Understanding C object construction and destruction

So many programs these days are implemented in C++, be it because they are using some framework, some library, because somebody “back then” thought C++ was the greatest thing since sliced bread, or simply because.

It doesn’t matter actually. Fact of the matter is that when we reverse stuff, we often, often land up in C++ territory. Hence, I felt that a treatment of the matter would be useful, as I wanted to clarify some thoughts and intuitions I had, in a systematic way, especially in how objects are constructed and destroyed, and the role of the compiler – how the compiler looks at C++ source code and translates (“adds” stuff) to the final assembly/binary output.

Yes, I’m a big fan of systematic treatment.

Construction: Object Construction

In general there are two ways a C++ object can be created – on the stack, and on the heap.

Stack:

class A {
public:
  int a, b;
};

void main() {
  A a;
}

.text:00401090 push    ebp             ; Function prologue.
.text:00401091 mov     ebp, esp
.text:00401093 sub     esp, 50h        ; Grow the stack (includes all
                                       ; the other local variables).
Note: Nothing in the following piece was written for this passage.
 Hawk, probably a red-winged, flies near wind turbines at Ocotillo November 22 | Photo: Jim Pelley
.text:00401096 lea     ecx, [ebp+a]    ; "a" is on the stack.
.text:00401099 call    A::A(void)      ; Call the constructor (passing
                                       ; "this", the object's location,
                                       ; which is on the stack.

When objects are created on the stack, the stack is grown (as per normal in the function prologue) together with the other local variables in the function. Subsequently, code is generated such that the object’s constructor is called.

Heap:

class A {
public:
  int a, b;
};

void main() {
  A *a = new A();
}

.text:004010AE push    0Ch                 
.text:004010B0 call    operator new(uint)  ; Allocate memory.
.text:004010B5 add     esp, 4
.text:004010B8 mov     [ebp+this], eax     ; Point "this" to memory.
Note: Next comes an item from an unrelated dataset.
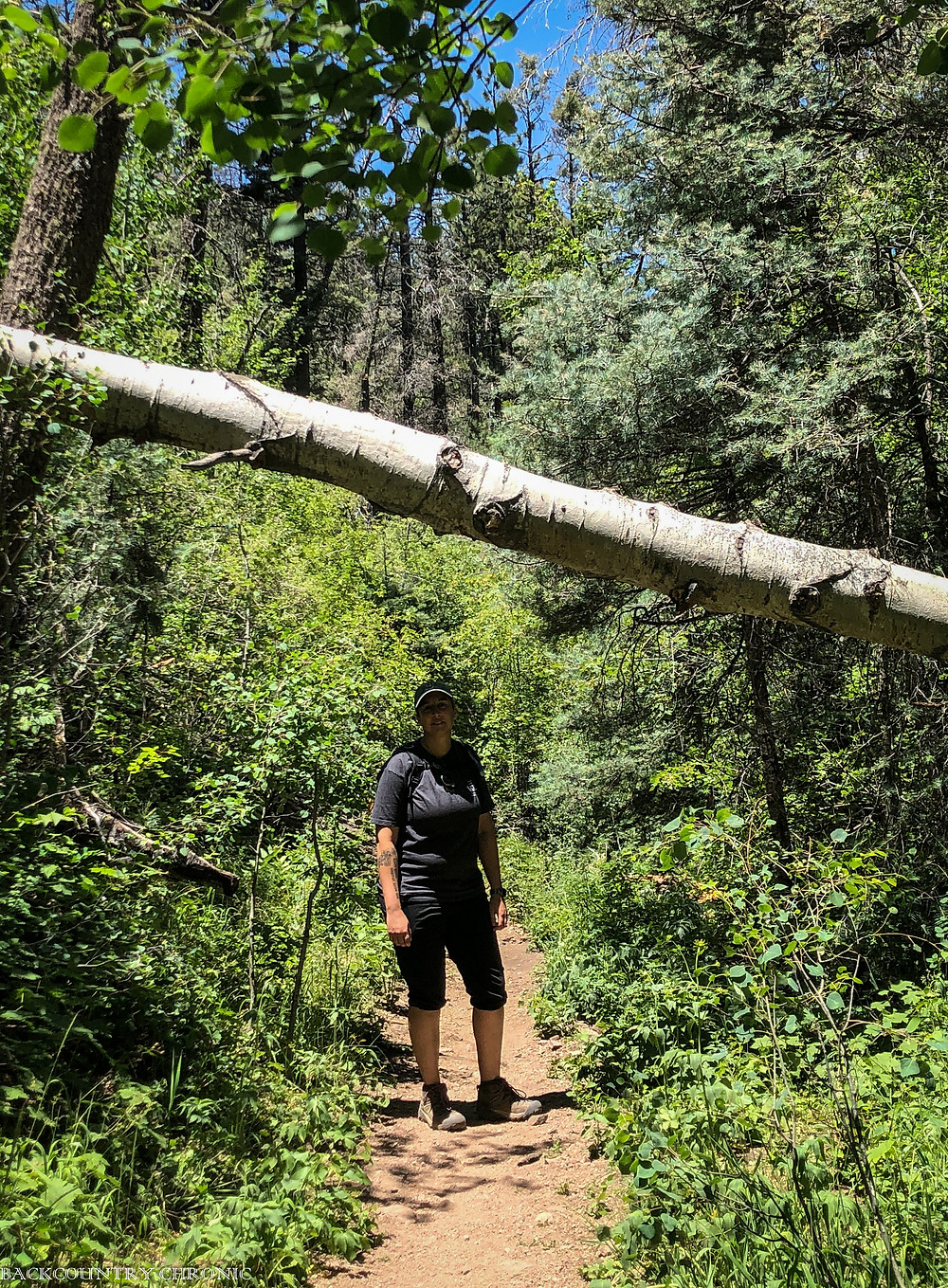 hiking improves overall health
.text:004010BB cmp     [ebp+this], 0
.text:004010BF jz      short allocFailed   ; Check if allocation failed.

.text:004010C1 mov     ecx, [ebp+this]     
.text:004010C4 call    A::A(void)          ; Call the constructor (passing
                                           ; "this", the object's location,
                                           ; which is on the heap.

.text:004010C9 mov     [ebp+var_4C], eax   ; Just some "temp" variable.
.text:004010CC jmp     short follow

.text:004010CE
.text:004010CE allocFailed:
.text:004010CE mov     [ebp+var_4C], 0

.text:004010D5 follow:
.text:004010D5 mov     eax, [ebp+var_4C]
.text:004010D8 mov     [ebp+a], eax        ; Store the pointer "a".

When objects are created on the heap, “operator new” is called to allocate the memory, and then the object’s constructor is called.

In general, the constructor takes a parameter, this. this represents the memory for the object instance, either from the stack or heap (see above).

What is important to know is that the first item in this is reserved for a virtual function table pointer (one DWORD, for 32-bit architectures), which will be set to point to a global class specific table of virtual function pointers. The rest of this memory is for parent/member data objects.

Also, that special virtual function table pointer will only exist if that class has virtual methods. Else it doesn’t exist and everything is shifted up by one DWORD (for 32-bit architectures).

Interlude: Virtual Functions and Virtual Tables

In the very simple example above, the class A did not have virtual methods.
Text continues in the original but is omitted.